> The task: Output each record below exactly, leaving any picture out of the copy.

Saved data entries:
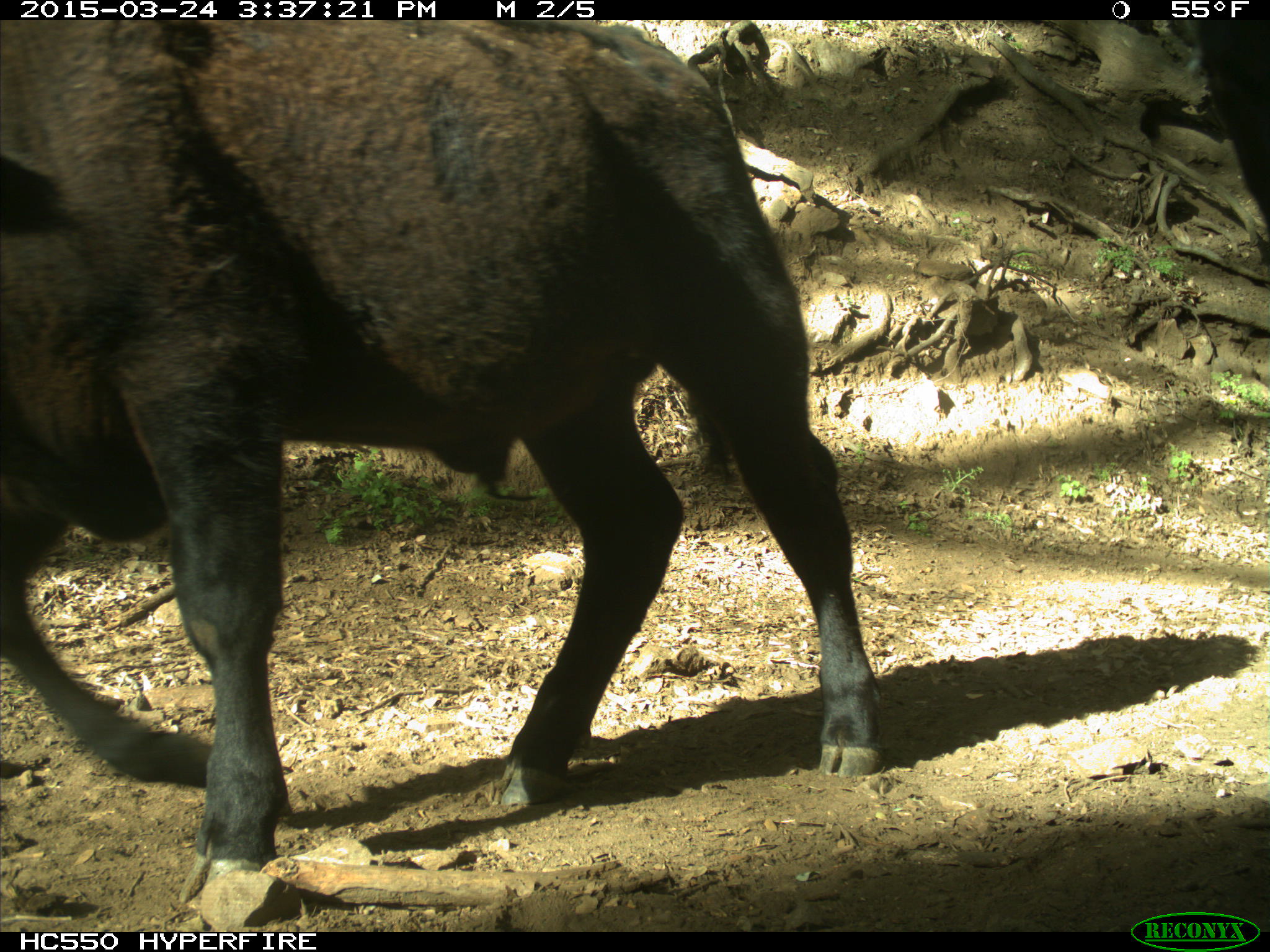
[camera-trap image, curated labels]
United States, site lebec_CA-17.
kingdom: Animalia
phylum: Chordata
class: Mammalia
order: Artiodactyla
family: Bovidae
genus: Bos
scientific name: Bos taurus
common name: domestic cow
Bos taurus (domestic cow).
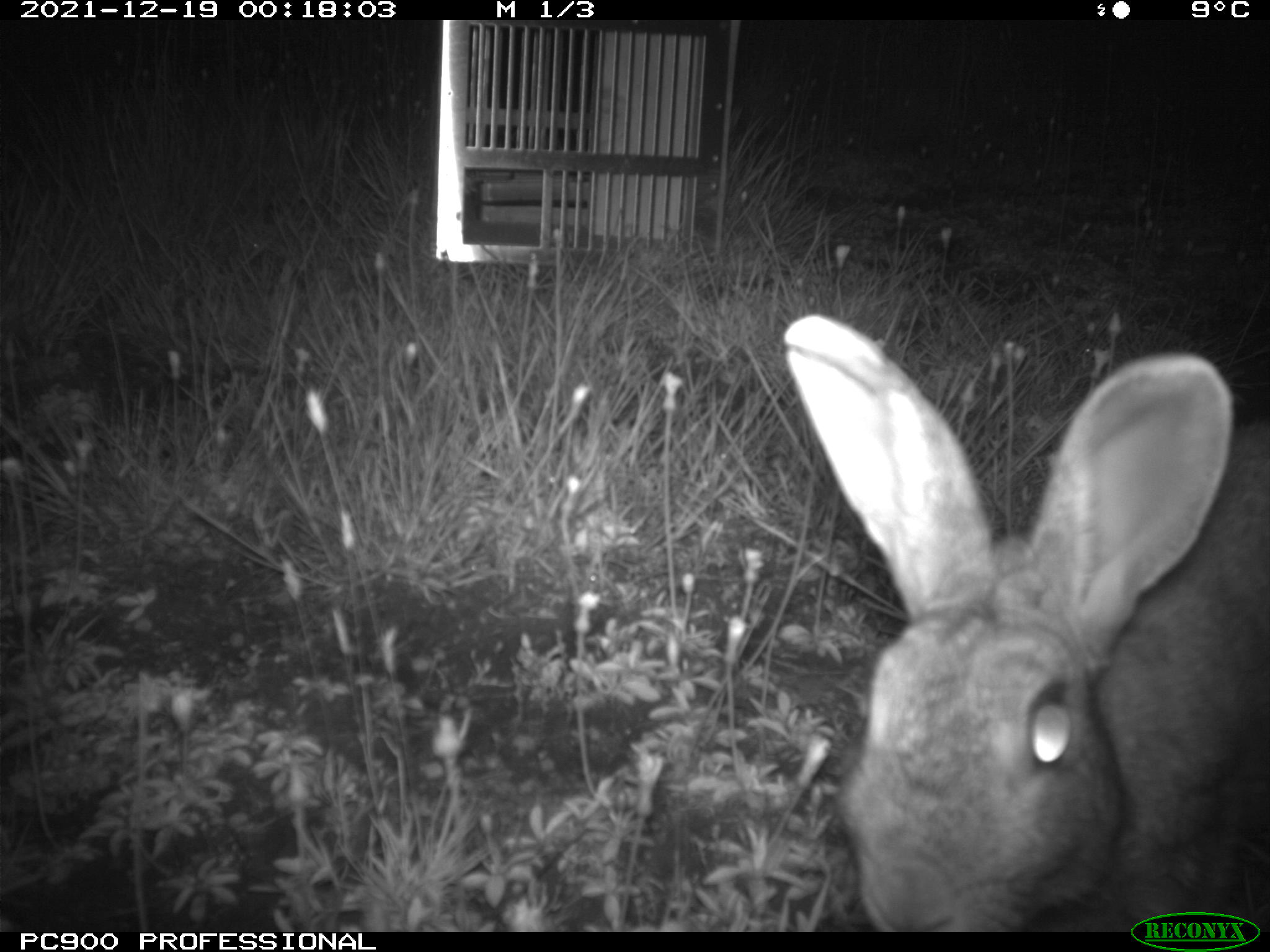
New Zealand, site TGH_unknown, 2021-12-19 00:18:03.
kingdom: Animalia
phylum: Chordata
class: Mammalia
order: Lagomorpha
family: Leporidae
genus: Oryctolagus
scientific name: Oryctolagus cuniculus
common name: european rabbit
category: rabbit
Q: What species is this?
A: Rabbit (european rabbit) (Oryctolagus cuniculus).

> Result for this task:
[camera-trap image, curated labels]
United States, site lebec_CA-17.
kingdom: Animalia
phylum: Chordata
class: Mammalia
order: Artiodactyla
family: Bovidae
genus: Bos
scientific name: Bos taurus
common name: domestic cow
Bos taurus (domestic cow).
New Zealand, site TGH_unknown, 2021-12-19 00:18:03.
kingdom: Animalia
phylum: Chordata
class: Mammalia
order: Lagomorpha
family: Leporidae
genus: Oryctolagus
scientific name: Oryctolagus cuniculus
common name: european rabbit
category: rabbit
Q: What species is this?
A: Rabbit (european rabbit) (Oryctolagus cuniculus).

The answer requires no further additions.